Fig. 2: Protein glycosylation composition and microheterogeneity in the mouse brain.

a, Frequency of the number of unique glycan compositions per site in the PGC-fractionated mouse brain N-glycosylation data (on average, 18 glycan compositions were identified per site). b, Total number of unique glycopeptides, glycosites and glycoproteins per glycan class for the PGC-fractionated mouse brain sample. c, Frequencies of glycan classes identified in this study and in a recent glycoproteomics study using lectin-based enrichment16. d, Distinct glycan classes are significantly overrepresented or underrepresented on specific functional protein domains from the InterPro database (log2 odds ratio > 0 or log2 odds ratio < 0, Fisher’s exact test, adjusted P value < 1 × 10−3; examples shown). e, Glycosylation profiles of sites belonging to the same protein are significantly more correlated compared to when glycan compositions are shuffled across the whole glycoproteome (Kendall rank correlation coefficient for n = 29,932 site pairs per distribution, two-sided Wilcoxon rank-sum test, P < 2.2 × 10−16).

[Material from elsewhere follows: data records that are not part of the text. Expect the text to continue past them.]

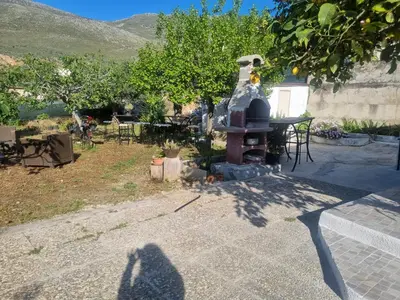 a shadow of a person standing in front of a fire hydrant at Casa turiddu Makari in Castelluzzo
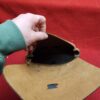 20231221_184256 Hand holding open a leather pouch.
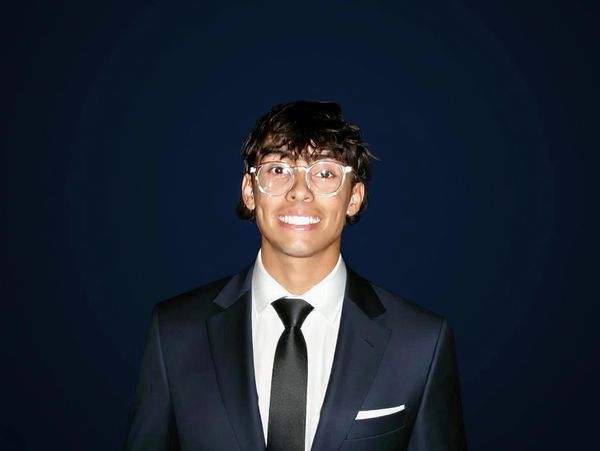 Young man in a black suit and tie smiling against a dark background.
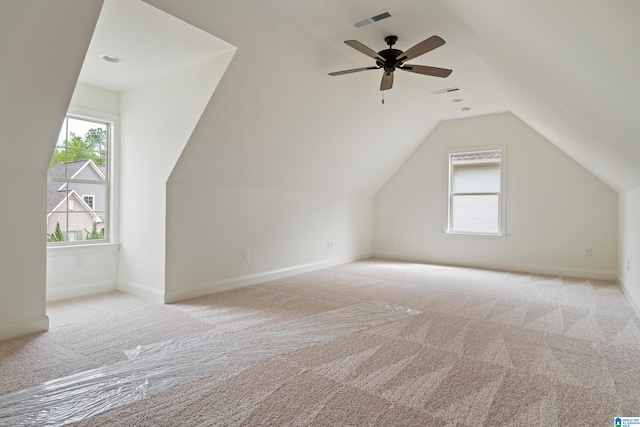 additional living space featuring light carpet, vaulted ceiling, and ceiling fan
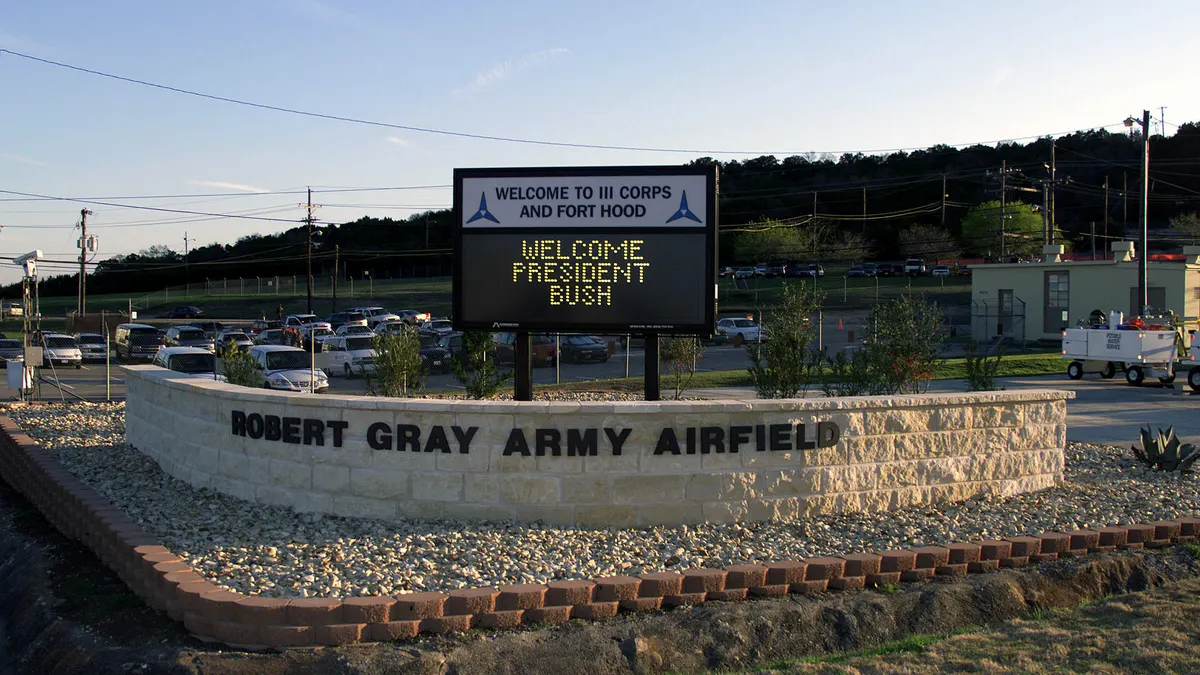 A welcome sign for III Corps and Fort Hood at Robert Gray Army Airfield in Texas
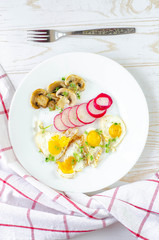 Healthy breakfast with quail eggs, radish, mushrooms and microgreens. Diet on a plate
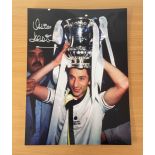 Football. Ossie Ardiles Signed 16x12 colour photo. Photo shows Ardiles with a trophy on his head.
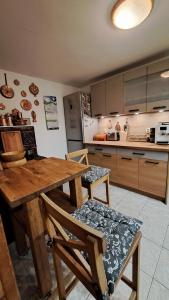 eine Küche mit einem Holztisch und Stühlen in der Unterkunft Ciurkówka in Sieniawa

Box plots indicate the median and the first and third quartiles. Whiskers extend from the hinges to the largest value no further than 1.5 × the interquartile range. Data points beyond the end of the whiskers are plotted individually. f, Results of the GO enrichment analysis (STRINGdb) of proteins with sites displaying low, medium or high microheterogeneity (n = 1–2, 3–11 and 11+ unique glycan compositions per site, respectively) for selected significant terms (two-sided Fisher’s exact test, FDR < 0.05). g, Frequency of glycosites or glycopeptides with a close known phosphosite (±5 residues) per glycan class for O-glycosylation and N-glycosylation data.